Le jeune flambeur décida de ficher la paix au gosse. Cela dit, après avoir mieux regardé la tête que tirait Rand, il se demanda si cet endroit était beaucoup plus recommandable pour un adulte. À l’occasion, Mat avait déjà vu un marteau ou une masse de forgeron avoir un air plus avenant que celui du fichu Dragon. Pourtant, une émotion tentait de percer ce masque de marbre – quelque chose comme de l’excitation ou de l’impatience. Le regard brûlant de ce qui semblait être une forme de fièvre, Rand tenait un rouleau de parchemin dans une main, l’autre caressant machinalement la poignée de son épée. À sa ceinture, la boucle en forme de dragon brillait intensément. Émergeant de temps en temps de l’une ou l’autre de ses manches, la tête d’un des Dragons tatoués sur ses bras reflétait elle aussi la lumière des feux de camp.
Dès qu’il eut rejoint Mat, Rand ne perdit pas de temps en vaines salutations.
— Il faut que je te parle en privé. J’ai besoin de toi.
Alors que la nuit restait étouffante, le Dragon de malheur portait une veste verte à col montant – et pas une goutte de sueur ne perlait sur son front !

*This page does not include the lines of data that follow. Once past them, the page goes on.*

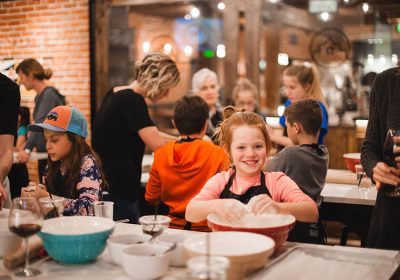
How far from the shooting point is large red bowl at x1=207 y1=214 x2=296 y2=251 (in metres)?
1.90

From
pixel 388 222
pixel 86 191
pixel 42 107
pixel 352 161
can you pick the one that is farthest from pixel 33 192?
pixel 42 107

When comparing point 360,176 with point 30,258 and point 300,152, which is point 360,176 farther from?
point 30,258

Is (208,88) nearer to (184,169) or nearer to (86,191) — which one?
(184,169)

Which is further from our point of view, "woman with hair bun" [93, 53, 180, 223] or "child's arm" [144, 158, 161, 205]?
"woman with hair bun" [93, 53, 180, 223]

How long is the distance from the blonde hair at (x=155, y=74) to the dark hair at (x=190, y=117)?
35cm

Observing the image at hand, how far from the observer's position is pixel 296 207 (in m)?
2.14

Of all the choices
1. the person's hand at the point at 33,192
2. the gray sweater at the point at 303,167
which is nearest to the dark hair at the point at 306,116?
the gray sweater at the point at 303,167

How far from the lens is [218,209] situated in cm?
204

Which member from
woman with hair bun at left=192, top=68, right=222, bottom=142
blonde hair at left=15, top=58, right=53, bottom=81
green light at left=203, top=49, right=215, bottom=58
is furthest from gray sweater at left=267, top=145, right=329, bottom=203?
green light at left=203, top=49, right=215, bottom=58

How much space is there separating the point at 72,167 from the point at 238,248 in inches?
51.5

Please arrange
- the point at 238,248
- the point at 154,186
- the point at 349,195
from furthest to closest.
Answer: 1. the point at 349,195
2. the point at 154,186
3. the point at 238,248

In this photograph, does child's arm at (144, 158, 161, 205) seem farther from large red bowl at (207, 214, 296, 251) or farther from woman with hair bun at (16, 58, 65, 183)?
woman with hair bun at (16, 58, 65, 183)

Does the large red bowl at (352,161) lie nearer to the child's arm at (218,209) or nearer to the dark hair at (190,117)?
the dark hair at (190,117)

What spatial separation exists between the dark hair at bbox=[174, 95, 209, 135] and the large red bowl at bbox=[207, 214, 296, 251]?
131 centimetres
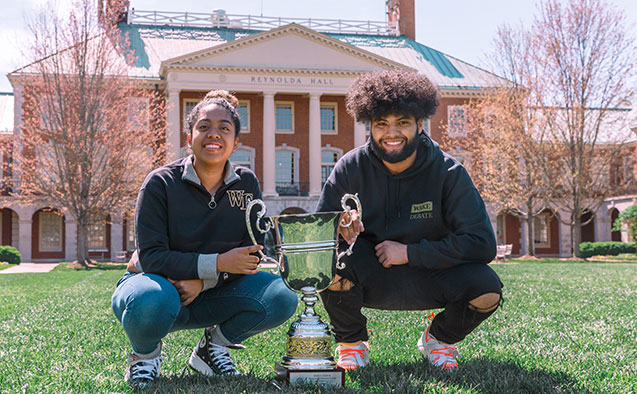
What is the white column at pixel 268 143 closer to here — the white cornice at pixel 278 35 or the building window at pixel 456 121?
the white cornice at pixel 278 35

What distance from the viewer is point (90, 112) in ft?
76.7

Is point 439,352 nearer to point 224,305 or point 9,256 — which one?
point 224,305

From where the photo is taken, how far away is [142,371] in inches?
123

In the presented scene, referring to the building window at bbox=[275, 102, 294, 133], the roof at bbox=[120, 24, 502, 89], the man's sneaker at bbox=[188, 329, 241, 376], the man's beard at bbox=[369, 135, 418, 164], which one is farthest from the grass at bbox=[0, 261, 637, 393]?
the roof at bbox=[120, 24, 502, 89]

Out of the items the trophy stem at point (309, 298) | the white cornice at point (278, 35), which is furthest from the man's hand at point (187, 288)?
the white cornice at point (278, 35)

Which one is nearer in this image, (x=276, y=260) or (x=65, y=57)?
(x=276, y=260)

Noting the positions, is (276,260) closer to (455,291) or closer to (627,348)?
(455,291)

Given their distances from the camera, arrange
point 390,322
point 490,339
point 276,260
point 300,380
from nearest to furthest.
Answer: point 300,380
point 276,260
point 490,339
point 390,322

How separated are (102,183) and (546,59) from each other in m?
19.8

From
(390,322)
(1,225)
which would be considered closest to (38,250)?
(1,225)

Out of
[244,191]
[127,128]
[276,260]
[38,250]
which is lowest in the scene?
[38,250]

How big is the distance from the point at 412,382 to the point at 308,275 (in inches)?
28.5

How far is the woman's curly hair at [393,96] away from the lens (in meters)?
3.50

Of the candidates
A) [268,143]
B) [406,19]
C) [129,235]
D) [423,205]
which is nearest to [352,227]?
[423,205]
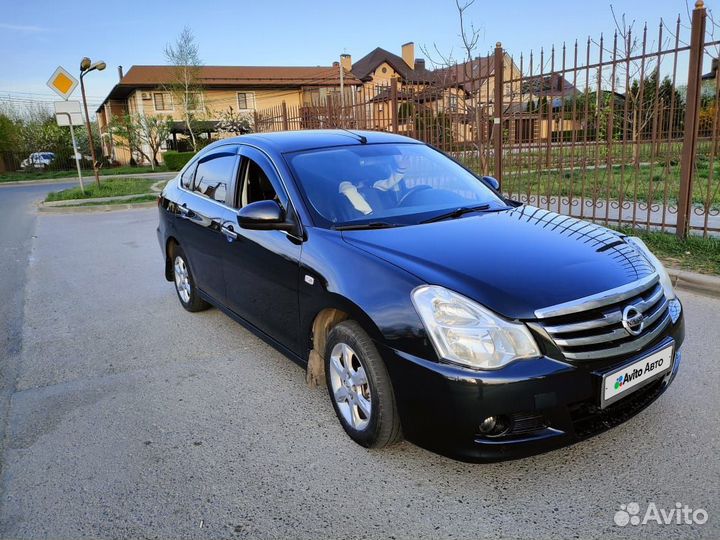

Plus ou moins habillés et équipés, Daerid, Talmanes et Nalesean observaient la scène en silence. Mat leur fit signe d’attendre là, puis il désigna sa tente. Y entrant derrière Rand, il toucha du bout des doigts le pendentif en forme de tête de renard qu’il portait sous sa chemise. Au moins, il n’avait aucune raison de s’inquiéter. En tout cas, il l’espérait.
Rand avait parlé d’un entretien privé, mais de toute évidence, Aviendha ne s’était pas sentie concernée. Sous la tente, elle se plaça à très exactement deux pas de Rand et ne le quitta plus du regard – sauf pour étudier Mat de la tête aux pieds, quand elle avait le sentiment qu’il ne s’en apercevait pas.
Sans accorder la moindre attention à l’Aielle, Rand regardait lentement autour de lui, comme si la précipitation qu’il manifestait un peu plus tôt était déjà oubliée. Pourtant, il n’y avait pas grand-chose à voir, à part les lampes qu’Olver avait reposées sur la petite table pliante, une chaise également pliante, plus un lit de camp et une table de toilette de campagne. Tout ce mobilier était en bois laqué noir avec de discrètes dorures. Quand un type avait de l’argent, il fallait bien qu’il le dépense, non ?
Les fentes ménagées dans la toile de tente par les Aiels, la nuit de l’attaque, avaient été recousues, mais elles restaient très visibles.
Le silence ne tarda pas à taper sur les nerfs de Mat.
— Que se passe-t-il, Rand ? J’espère que tu n’as pas décidé de changer le plan à la dernière minute.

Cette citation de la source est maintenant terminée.